Each text file in <dir_root>/data contains annotations in the format:
 
<file_name_i> Nstickmen Nparts
<1x11>  <1y11> <1x12> <1y12> 
<1x21>  <1y21> <1x22> <1y22> 
<1x31>  <1y31> <1x32> <1y32> 
<1x41>  <1y41> <1x42> <1y42> 
<1x51>  <1y51> <1x52> <1y52> 
<1x61>  <1y61> <1x62> <1y62> 
<2x11>  <2y11> <2x12> <2y12>
<2x21>  <2y21> <2x22> <2y22> 
<2x31>  <2y31> <2x32> <2y32> 
<2x41>  <2y41> <2x42> <2y42> 
<2x51>  <2y51> <2x52> <2y52> 
<2x61>  <2y61> <2x62> <2y62>  
...
<file_name_i+1> Nstickmen Nparts
...
 
where:
- <file_name_i> is the filename of the image i
- Nstickmen is the number of GT stickmen annotated in the current image
- Nparts is always 6
- each <ncsp> is a coordinate of a body part of a stickmen.

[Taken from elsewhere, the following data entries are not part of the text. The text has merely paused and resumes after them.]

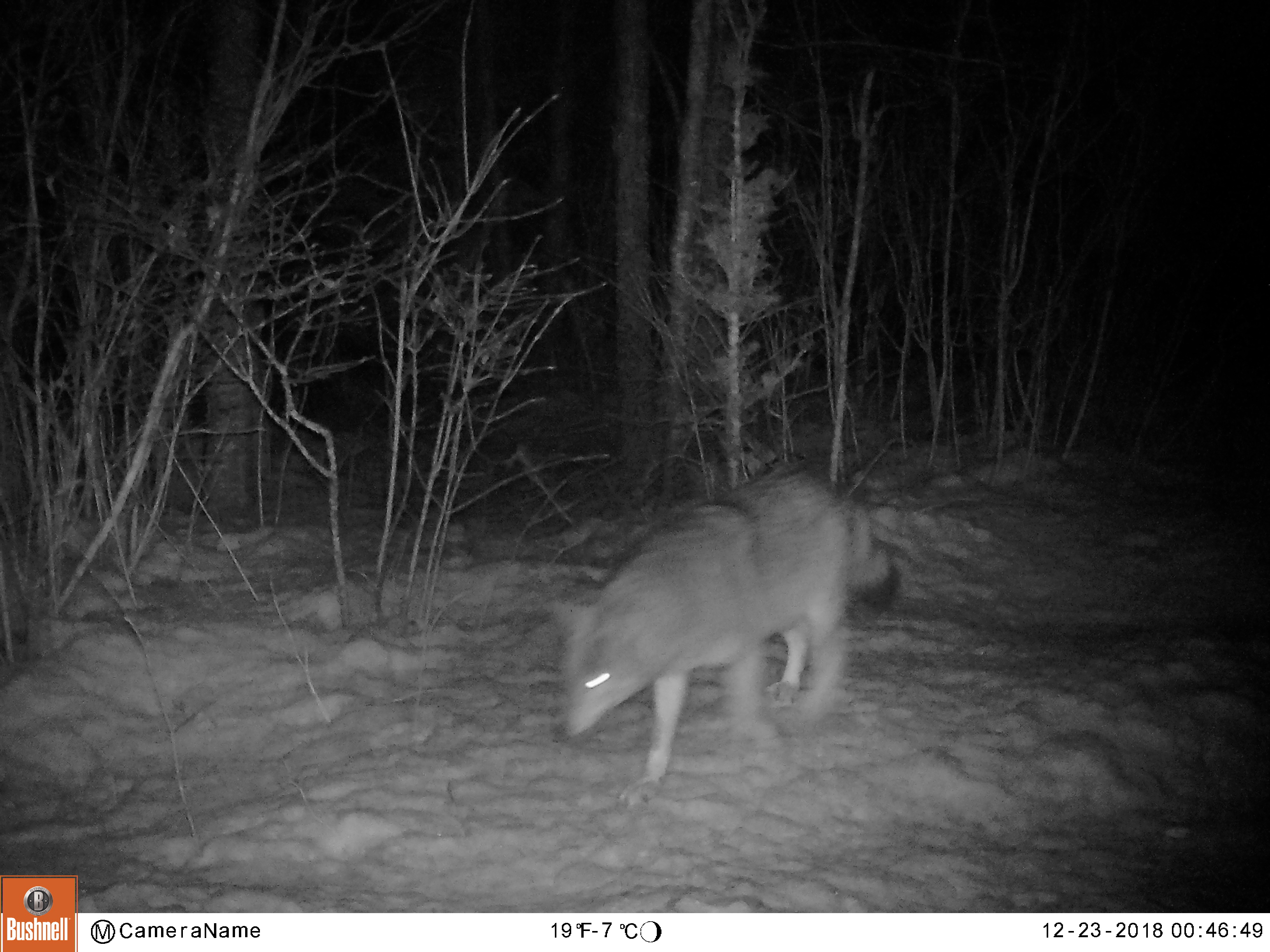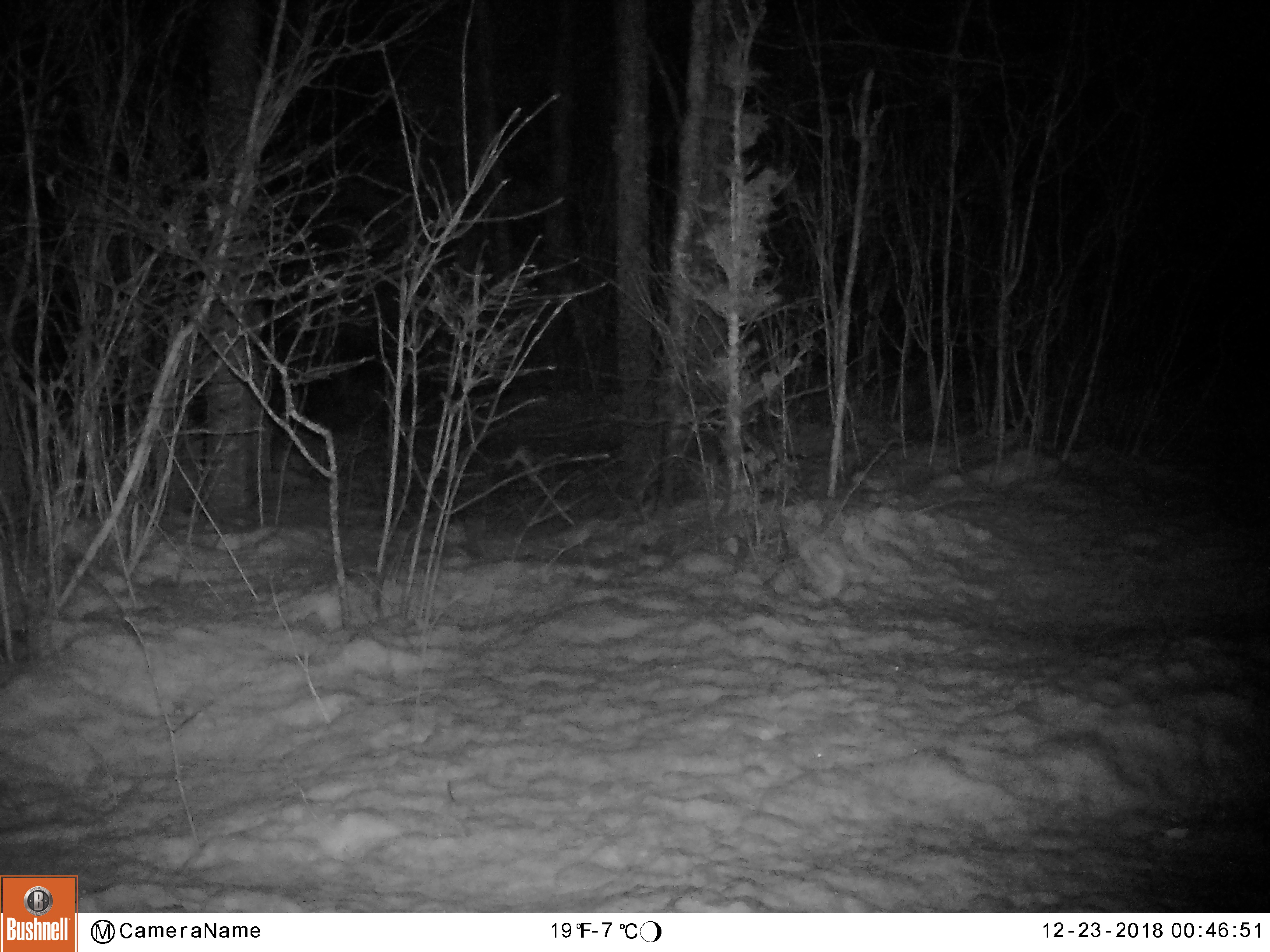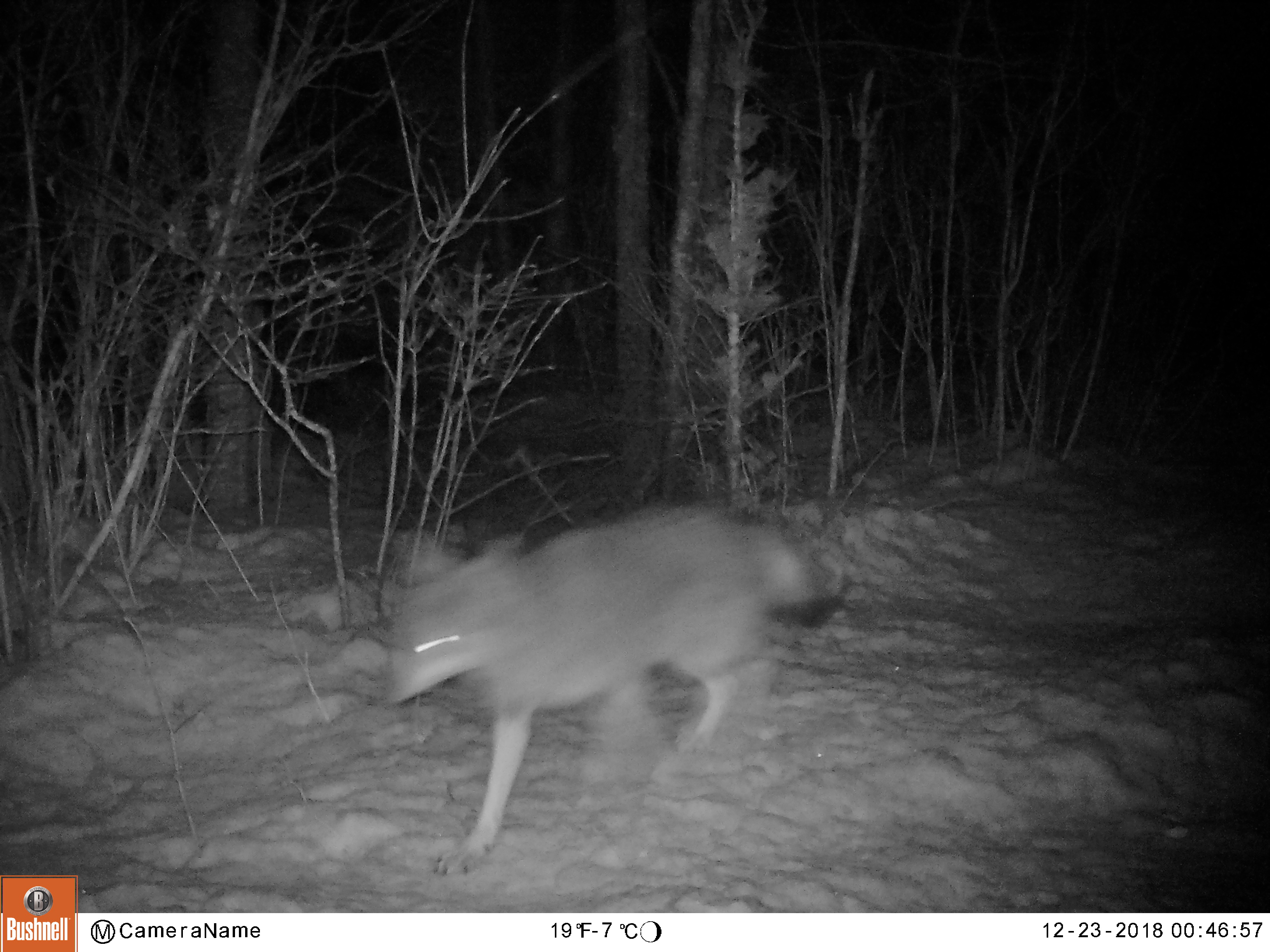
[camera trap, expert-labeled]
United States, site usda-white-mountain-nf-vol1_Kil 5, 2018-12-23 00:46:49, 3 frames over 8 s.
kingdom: Animalia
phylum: Chordata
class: Mammalia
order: Carnivora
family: Canidae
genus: Canis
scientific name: Canis latrans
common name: coyote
Coyote (Canis latrans).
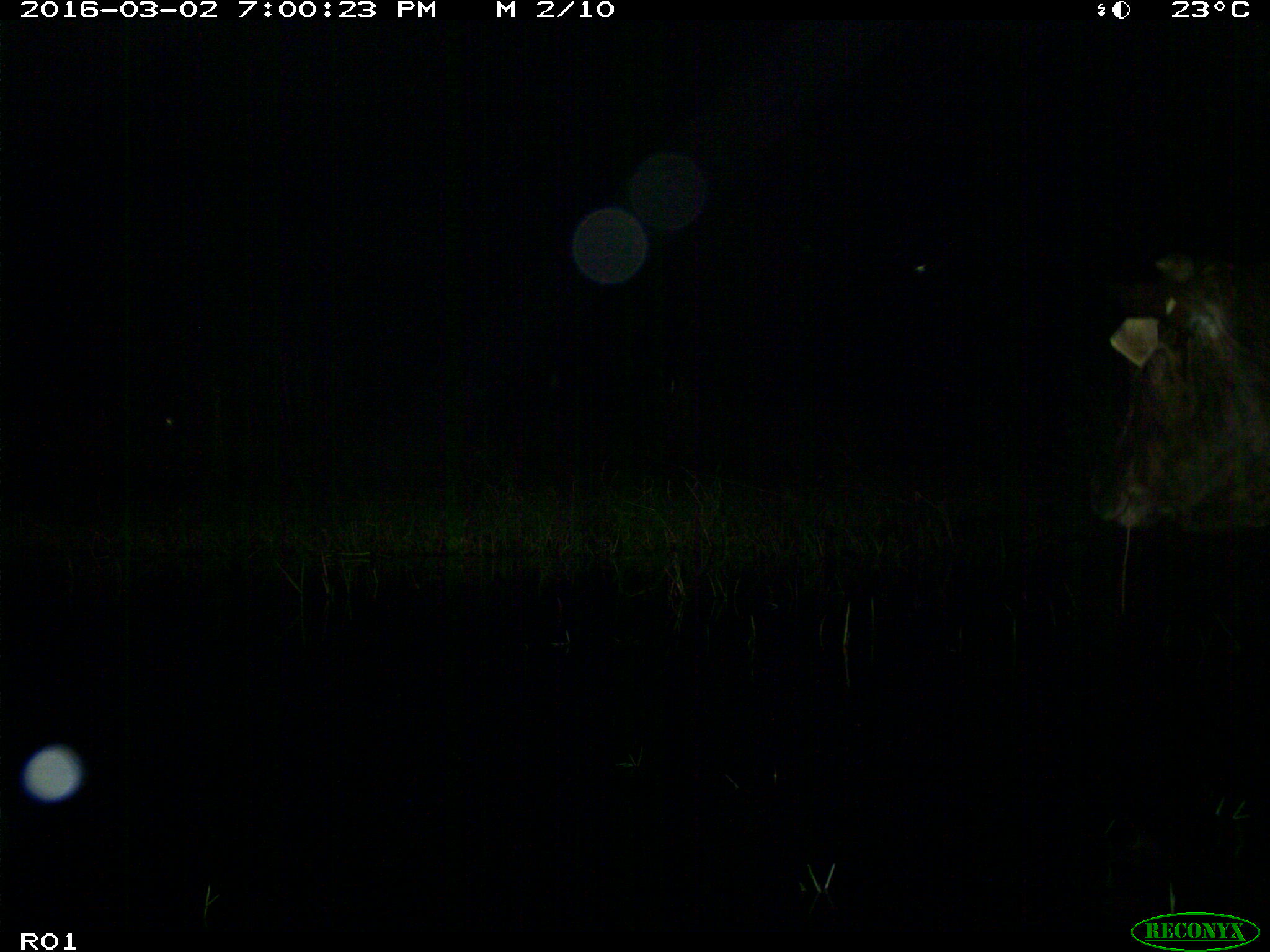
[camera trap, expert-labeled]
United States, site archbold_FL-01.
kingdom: Animalia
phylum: Chordata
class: Mammalia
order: Artiodactyla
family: Bovidae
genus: Bos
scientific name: Bos taurus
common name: domestic cow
Bos taurus (domestic cow).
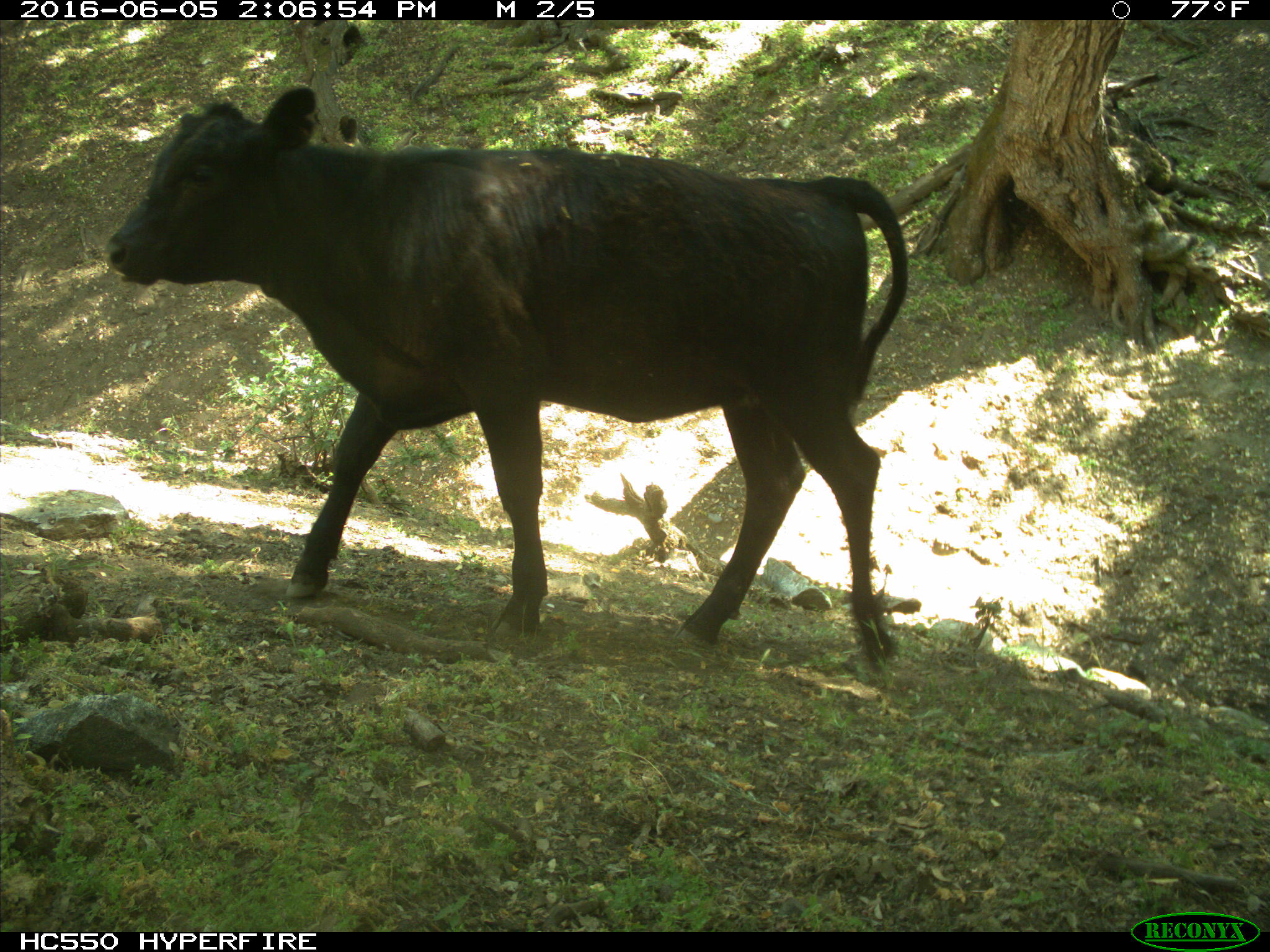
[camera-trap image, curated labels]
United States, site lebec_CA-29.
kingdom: Animalia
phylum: Chordata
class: Mammalia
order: Artiodactyla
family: Bovidae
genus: Bos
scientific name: Bos taurus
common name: domestic cow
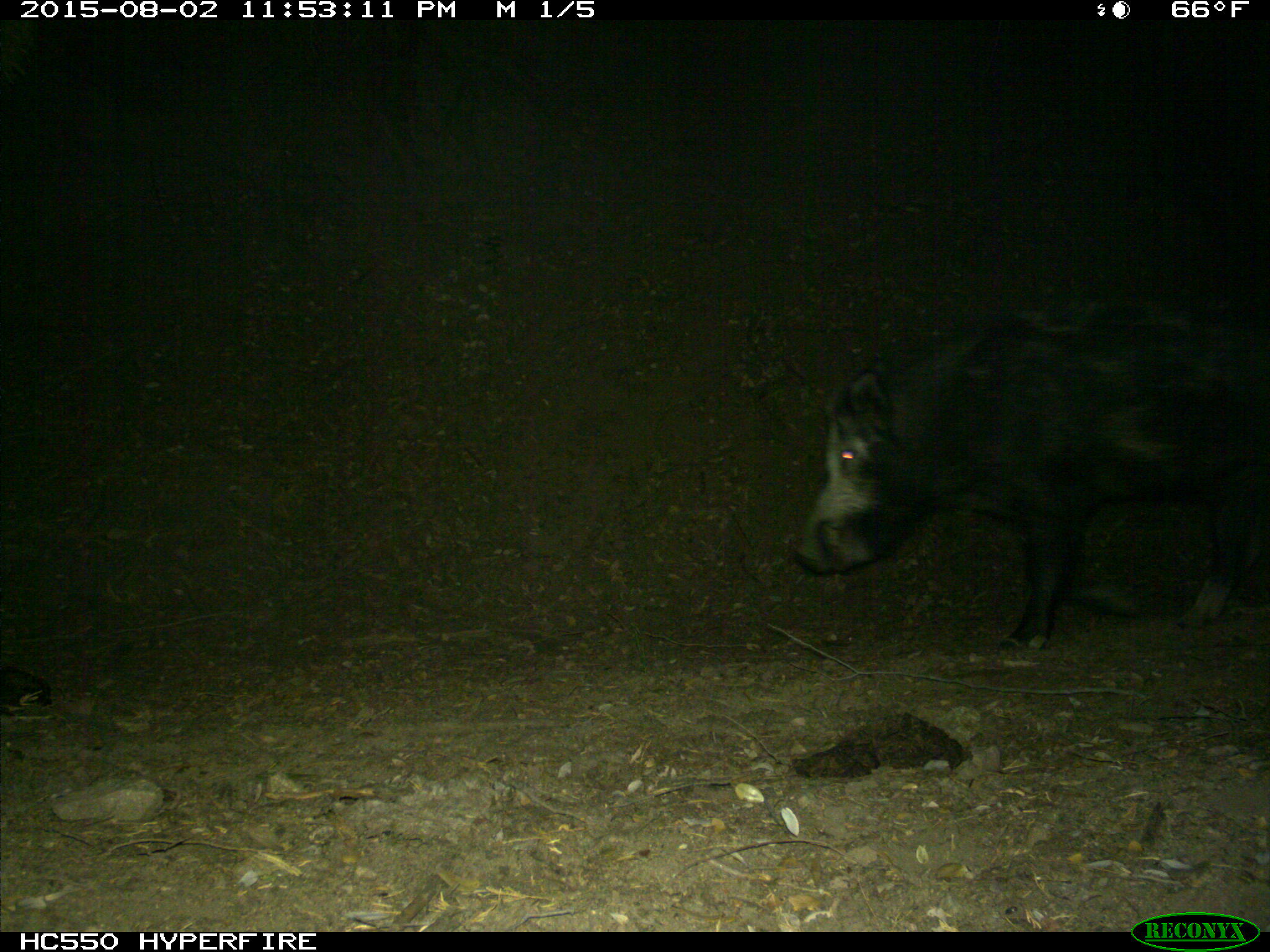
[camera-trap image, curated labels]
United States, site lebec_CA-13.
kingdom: Animalia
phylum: Chordata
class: Mammalia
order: Artiodactyla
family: Suidae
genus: Sus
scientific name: Sus scrofa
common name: wild boar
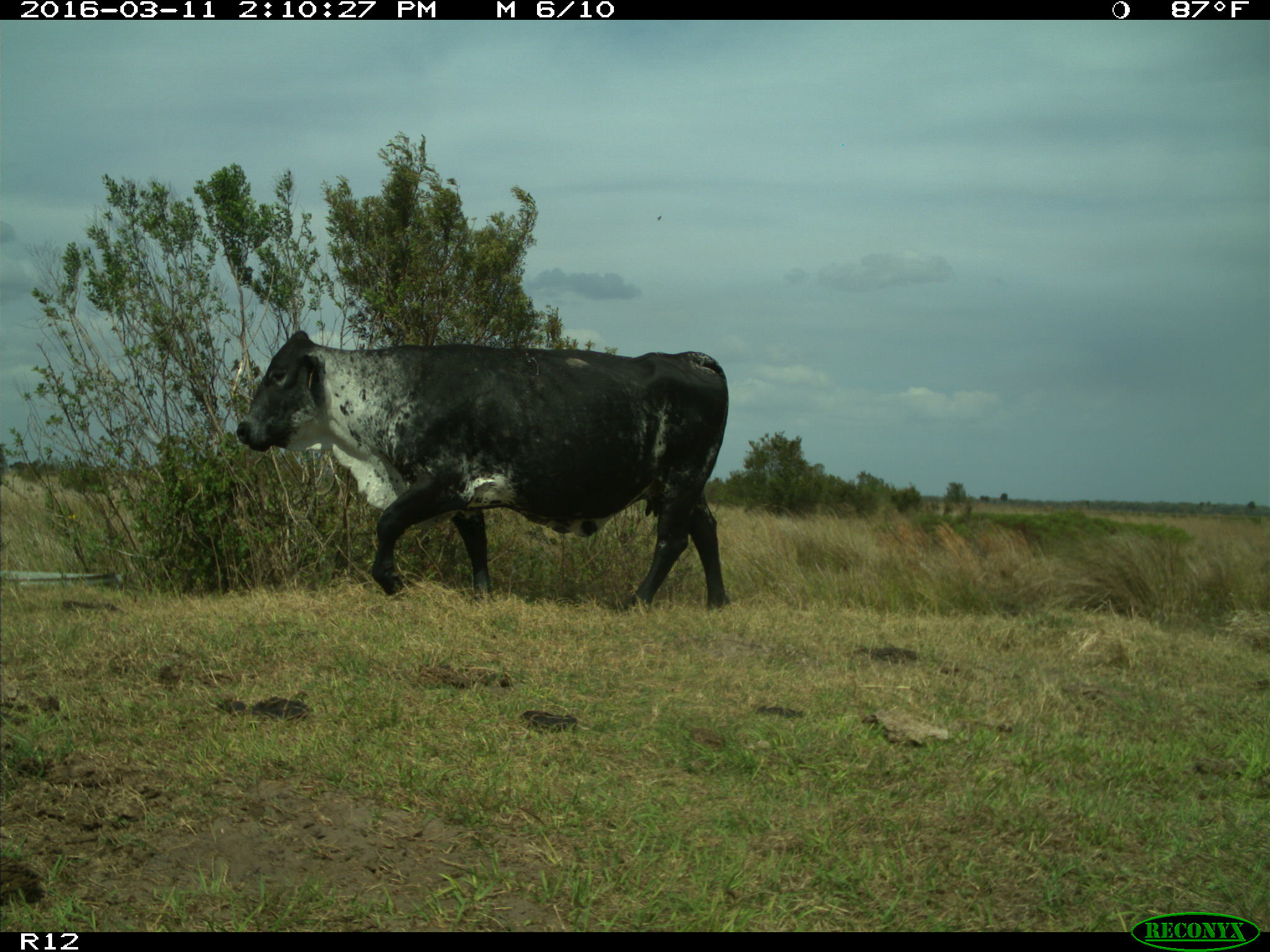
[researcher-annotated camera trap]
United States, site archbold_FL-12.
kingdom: Animalia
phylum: Chordata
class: Mammalia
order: Artiodactyla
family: Bovidae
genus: Bos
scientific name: Bos taurus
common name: domestic cow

More precisely:
    - stickman n (from 1 to Nstickmen)
    - coordinate c (x or y)
    - stick s (from 1 to 6)
    - end point p (1 or 2)
  The index s correspond to 1-> torso, 2-> left upper arm, 3-> right upper arm, 4-> left lower arm, 5-> right lower arm, 6-> head ('left' and 'right' as they appear in the image).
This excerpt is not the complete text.